In its brief on Thursday, the state contended that the challengers “have all but abandoned any theory that Proposition 50 as a whole was adopted to benefit Latino voters.” Indeed, it said, the new map has the same number of majority-Latino districts – 16 – as the old one. “It would be passing strange for California to undertake a mid-decade effort with the predominant purpose of benefitting Latino voters and then enact a new map that contains an identical number of Latino-majority districts,” the state wrote. And even to the extent that the challengers now focus on alleged racial gerrymandering in just one district, the state continued, there too “the Latino voting-age population decreased after Proposition 50’s enactment.”
The state further argued that the challengers “are asking the Court to treat California’s map differently from how it treated Texas’s map, thereby allowing a Republican-led State to engage in partisan gerrymandering while forbidding a Democratic-led State from responding in kind.” In the Texas case, the state suggested, “there was at least some arguable evidence that race played a role in redistricting.” But here, it countered, “there is nothing remotely close to direct or circumstantial evidence that race was the predominant motivation for any of Proposition 50’s districts.”

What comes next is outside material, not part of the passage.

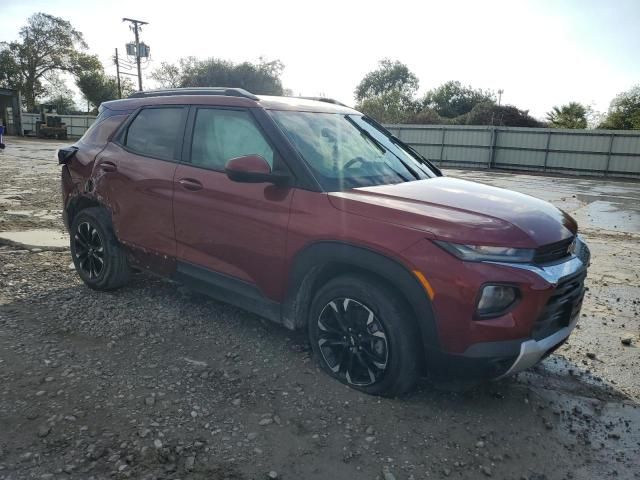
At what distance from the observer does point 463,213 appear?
273 cm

The state pushed back against the challengers’ suggestion that the district court relied only on the voters’ intent in holding that there was no racial motive behind the new map. That court also considered statements by the private consultant and state legislators, but it still did not find enough evidence of racial motive, the state wrote.
The state cautioned the court against intervening, telling the justices that putting the lower court’s decision on hold “would nullify the choice of over 64% of California voters and thrust the Court into a hotly contested, ongoing partisan dispute among multiple States, the current federal administration, and our Nation’s two major political parties”
And in any event, the state concluded, it is too late for the court to step in now. California, it emphasized, is now less than four months away from its primary election. Candidates have begun “fundraising in earnest and introducing themselves and their platforms to voters—all on the assumption that they will be running in the new districts. Forcing California to abandon its new map would wreak havoc on these campaigns,” the state wrote.
Both the Democratic Congressional Campaign Committee and the League of United Latin American Citizens, which joined the case below to defend the map, also filed briefs urging the court to deny the challengers’ request and keep the new map in place.